For me, traveling is not just a vacation. It’s a sense of fulfillment. Hence, I’d always see to it that I go the extra mile when it comes to preparation. But even with complete planning, there are still things that are out of our control―like travel scams. And it’s the least thing that I, we, would, want to happen when we travel.
Travel scams are totally dispiriting, but there are ways to turn the tables and make the most out of these unfortunate situations.
1. Time Share Scam
Ever heard of the Time Share Scam? This scam often targets travelers/investors alike, who are willing to be real estate partners for a vacation property, to acquire benefits like discounted rates and free stays, for a fee.
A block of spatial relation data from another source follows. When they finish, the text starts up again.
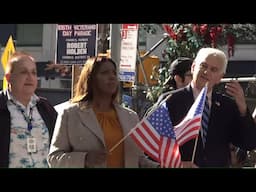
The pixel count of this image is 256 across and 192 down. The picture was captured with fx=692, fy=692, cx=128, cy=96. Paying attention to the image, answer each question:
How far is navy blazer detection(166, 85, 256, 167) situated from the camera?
173 inches

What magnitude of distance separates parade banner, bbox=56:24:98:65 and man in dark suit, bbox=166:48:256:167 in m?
3.46

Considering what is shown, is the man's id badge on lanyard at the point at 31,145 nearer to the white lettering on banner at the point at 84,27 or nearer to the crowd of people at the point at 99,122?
the crowd of people at the point at 99,122

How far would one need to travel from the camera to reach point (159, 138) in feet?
13.9

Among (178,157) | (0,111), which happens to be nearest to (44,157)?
(0,111)

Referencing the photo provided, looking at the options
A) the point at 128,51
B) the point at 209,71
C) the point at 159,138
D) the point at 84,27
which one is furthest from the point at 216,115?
the point at 84,27

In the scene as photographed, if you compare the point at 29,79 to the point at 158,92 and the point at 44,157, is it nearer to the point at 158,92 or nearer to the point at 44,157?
the point at 44,157

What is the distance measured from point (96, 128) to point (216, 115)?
810 mm

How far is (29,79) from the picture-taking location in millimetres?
4621

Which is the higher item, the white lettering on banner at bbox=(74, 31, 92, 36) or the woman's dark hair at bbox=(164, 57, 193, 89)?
the white lettering on banner at bbox=(74, 31, 92, 36)

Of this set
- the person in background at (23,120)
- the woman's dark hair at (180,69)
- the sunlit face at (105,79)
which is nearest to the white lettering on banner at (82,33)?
the woman's dark hair at (180,69)

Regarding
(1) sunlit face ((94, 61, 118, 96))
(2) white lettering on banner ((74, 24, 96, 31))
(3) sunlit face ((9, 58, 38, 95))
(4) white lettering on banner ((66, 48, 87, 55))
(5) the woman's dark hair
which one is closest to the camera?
(1) sunlit face ((94, 61, 118, 96))

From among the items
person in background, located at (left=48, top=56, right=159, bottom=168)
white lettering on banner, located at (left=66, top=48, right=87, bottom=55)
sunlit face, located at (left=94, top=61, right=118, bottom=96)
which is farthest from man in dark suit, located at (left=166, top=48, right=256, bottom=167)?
white lettering on banner, located at (left=66, top=48, right=87, bottom=55)

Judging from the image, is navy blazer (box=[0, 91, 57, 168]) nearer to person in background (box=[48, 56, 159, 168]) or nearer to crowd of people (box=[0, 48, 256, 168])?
crowd of people (box=[0, 48, 256, 168])
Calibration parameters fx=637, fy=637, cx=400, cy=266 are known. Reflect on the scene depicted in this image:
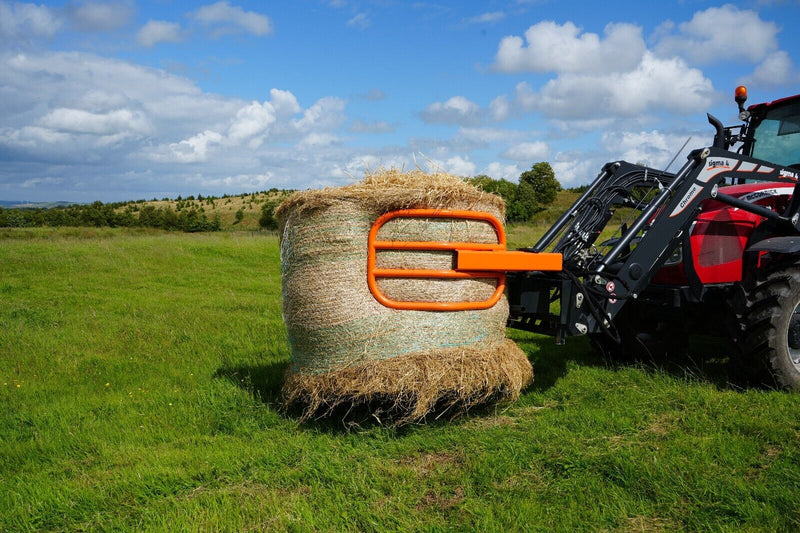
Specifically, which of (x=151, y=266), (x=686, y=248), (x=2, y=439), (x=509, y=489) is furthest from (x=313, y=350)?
(x=151, y=266)

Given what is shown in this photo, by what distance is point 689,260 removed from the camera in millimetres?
5426

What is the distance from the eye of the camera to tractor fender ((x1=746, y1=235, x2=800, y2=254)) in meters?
5.02

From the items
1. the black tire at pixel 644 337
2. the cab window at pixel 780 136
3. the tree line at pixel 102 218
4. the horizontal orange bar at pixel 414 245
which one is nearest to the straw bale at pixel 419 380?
the horizontal orange bar at pixel 414 245

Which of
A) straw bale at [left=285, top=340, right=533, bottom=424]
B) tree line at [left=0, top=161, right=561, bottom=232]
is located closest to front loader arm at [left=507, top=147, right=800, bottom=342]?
straw bale at [left=285, top=340, right=533, bottom=424]

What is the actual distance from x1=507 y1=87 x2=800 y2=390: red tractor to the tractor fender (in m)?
0.01

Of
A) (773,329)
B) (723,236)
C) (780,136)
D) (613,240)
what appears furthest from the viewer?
(780,136)

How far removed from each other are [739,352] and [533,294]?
74.9 inches

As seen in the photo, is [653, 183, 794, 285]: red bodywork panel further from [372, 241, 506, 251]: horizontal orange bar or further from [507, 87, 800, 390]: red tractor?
[372, 241, 506, 251]: horizontal orange bar

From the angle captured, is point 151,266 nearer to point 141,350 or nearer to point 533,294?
point 141,350

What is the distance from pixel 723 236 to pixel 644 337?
128 cm

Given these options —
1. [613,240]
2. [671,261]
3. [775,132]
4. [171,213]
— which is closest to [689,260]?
[671,261]

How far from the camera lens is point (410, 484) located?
12.4 ft

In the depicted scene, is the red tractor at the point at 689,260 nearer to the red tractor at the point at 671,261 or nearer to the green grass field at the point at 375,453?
the red tractor at the point at 671,261

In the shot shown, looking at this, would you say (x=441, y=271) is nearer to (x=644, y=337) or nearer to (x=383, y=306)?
(x=383, y=306)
Unfortunately, we almost fell victim to this outrageous scam during our trip to Tulum Mexico. Read our entire story here.
2. Influencer scam
With the prominence of social media influence breaking the traditional marketing routes of brands, influencers are turned to often to promote multiple niches across media platforms. This need is contributing to the influencer scam, which is rapidly taking the internet by storm. Scammers pretend to be a notable personality to swindle money through a fake, plush project. These con-artists have perfected the art of psychological tactics and voice skills, allowing victims to fall into their trap.
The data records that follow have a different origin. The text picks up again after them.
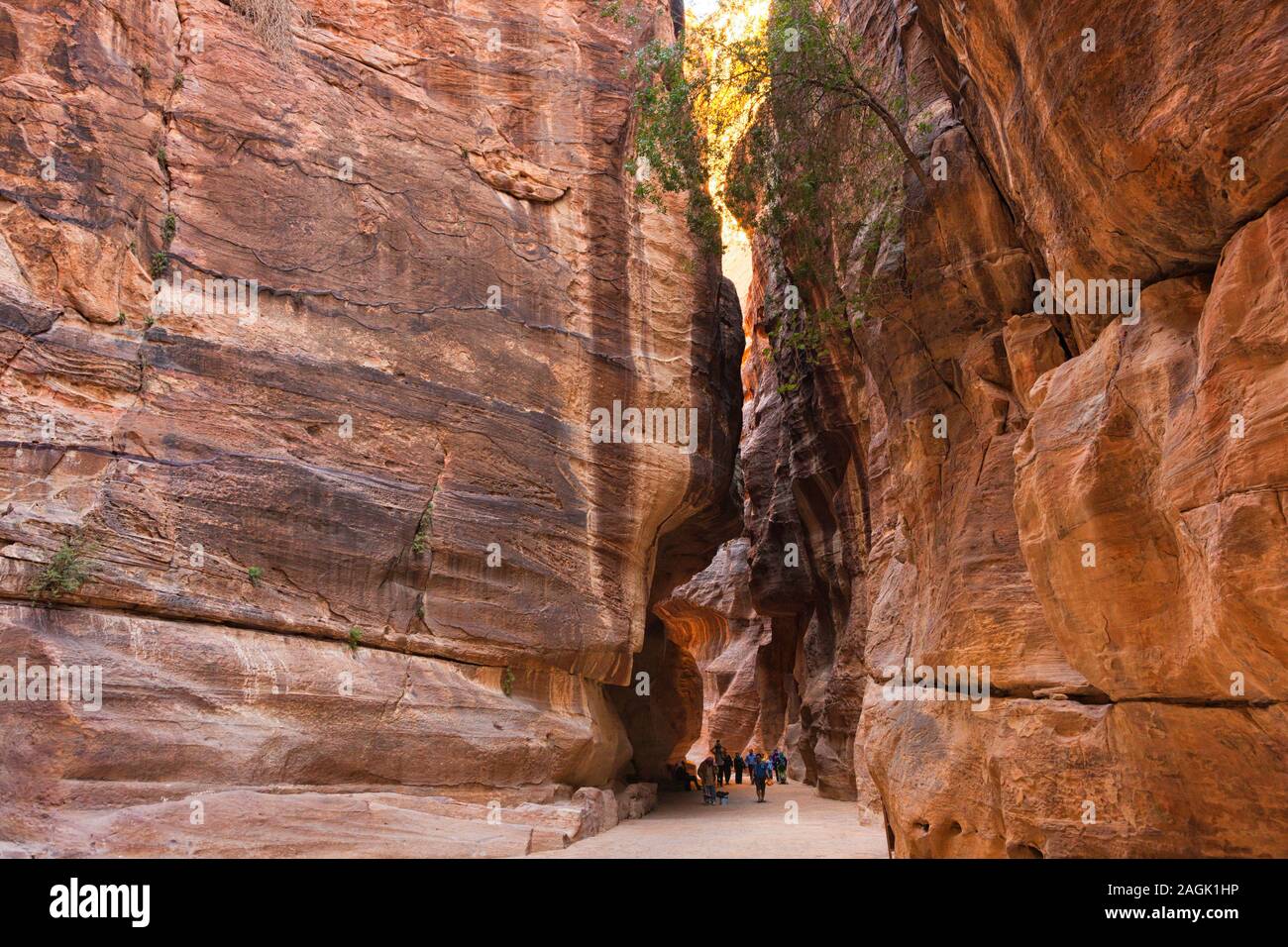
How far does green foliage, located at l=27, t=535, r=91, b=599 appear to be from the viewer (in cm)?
1088

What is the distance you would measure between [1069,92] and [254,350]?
11181mm

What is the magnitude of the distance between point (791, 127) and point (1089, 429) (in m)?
8.96

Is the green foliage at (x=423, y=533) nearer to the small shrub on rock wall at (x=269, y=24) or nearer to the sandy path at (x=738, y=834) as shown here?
the sandy path at (x=738, y=834)

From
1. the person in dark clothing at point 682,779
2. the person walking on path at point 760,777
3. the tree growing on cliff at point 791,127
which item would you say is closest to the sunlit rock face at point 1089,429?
the tree growing on cliff at point 791,127

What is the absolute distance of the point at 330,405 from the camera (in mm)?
13984

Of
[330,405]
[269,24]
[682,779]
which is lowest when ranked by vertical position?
[682,779]

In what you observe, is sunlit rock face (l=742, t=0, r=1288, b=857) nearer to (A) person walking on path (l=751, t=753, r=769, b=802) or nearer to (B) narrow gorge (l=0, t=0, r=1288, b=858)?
(B) narrow gorge (l=0, t=0, r=1288, b=858)

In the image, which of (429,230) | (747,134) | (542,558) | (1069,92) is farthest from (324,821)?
(747,134)

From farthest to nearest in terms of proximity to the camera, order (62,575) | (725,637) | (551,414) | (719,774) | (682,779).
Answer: (725,637)
(682,779)
(719,774)
(551,414)
(62,575)

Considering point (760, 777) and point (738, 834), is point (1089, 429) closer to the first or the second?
point (738, 834)

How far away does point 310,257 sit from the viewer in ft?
48.2

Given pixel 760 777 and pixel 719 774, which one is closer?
pixel 760 777

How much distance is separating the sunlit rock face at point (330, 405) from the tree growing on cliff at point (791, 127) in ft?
8.72

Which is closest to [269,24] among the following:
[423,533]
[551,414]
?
[551,414]
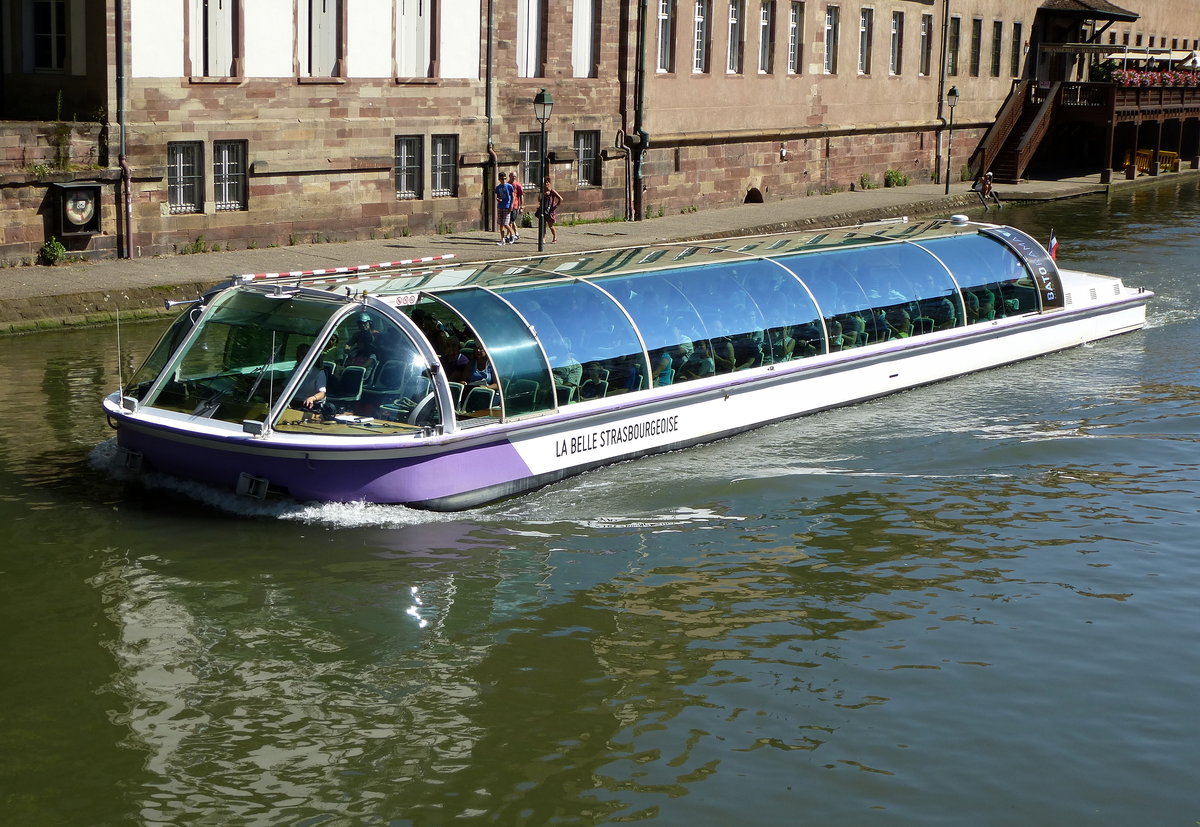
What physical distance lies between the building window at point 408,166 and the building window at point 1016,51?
31098mm

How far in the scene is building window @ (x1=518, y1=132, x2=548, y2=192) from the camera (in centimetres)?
3341

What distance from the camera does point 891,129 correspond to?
47.1 m

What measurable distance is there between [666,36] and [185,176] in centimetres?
1408

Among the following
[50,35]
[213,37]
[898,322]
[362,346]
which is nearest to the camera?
[362,346]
Paying their personal airfare and forking additional money for associated circumstances, victims are now faced with no possible reimbursement, stolen money, and wasted effort. Read the personal account of Henry and Zory from This Life of Travel, and be warned by this emerging scam among Instagram influencers, travel bloggers, and photographers.
3. Fake travel agencies
Next on the list are the fake travel agencies. This kind of scam is prevalent in Asia, where fake agencies endorse cheap yet highly attractive tours with notable inclusions. You will then be required to provide a down payment. And on the day of your travel, you can no longer reach these virtual deceivers. A piece of advice, only avail a tour package from registered agencies. Or, you can try DIY and save more money!
4. Photo Offer
This kind of scam is widespread in busy tourist attractions. Do not fall for a local offering to take a photo of you with your camera. Scammers would direct you to do the ‘look up’ pose. And while you are diligently looking up, the local has already disappeared with your phone or camera.
5. Police pretenders
Unfortunately, scammers also take the figure of those who are bound to protect the citizens. Don’t get intimidated by police officers forcing you to hand over your passport or money. Ask politely your violation, and then call someone if that police pretender insists to get your documents and wallet. One important advice is to bring only a photocopy of your passport when you wander around the new city. Leave the original at your hotel.
6. Closed accommodation or tourist agencies
Another modus operandi of fraudulent taxi drivers is by telling you that your accommodation or tourist attraction is closed. They will then take you to a more expensive one, and then the driver gets his commission in an instant. Thus, always contact your hotel before your arrival.
7. Spilling on clothes accidents
If this happens to you, always focus on your belongings and not yourstained clothes. Don’t be fooled by people trying to help you. Tricksters takeadvantage of your reaction, while the accomplice becomes busy checking your bagand stealing money.
8. Kind ATM helper
When it comes to withdrawing money from ATM, make sure you only focus on your card and yourself. Don’t entertain people who act very friendly to help you avoid local bank fees. This scam is done by ATM skimmers to copy your pin number.
9. Persons in need of help trap
Yes, it’s okay to help but you should be able to distinguish when to assist someone, especially when you are in a foreign place. Do not ever give in to people who would request you to accompany them to a certain place―be it old, injured, or persons with a disability. It is because most accomplices are lurking around the corner, waiting for you to enter their trap.
10. Fake telephone call at night
When you get a call from the front desk during an unusual hour, asking about your credit card details, beware, it’s a trap. Scammers would take advantage of you, thinking that it was the hotel staff verifying your payment for the accommodation. That is why never provide any vital information over the phone.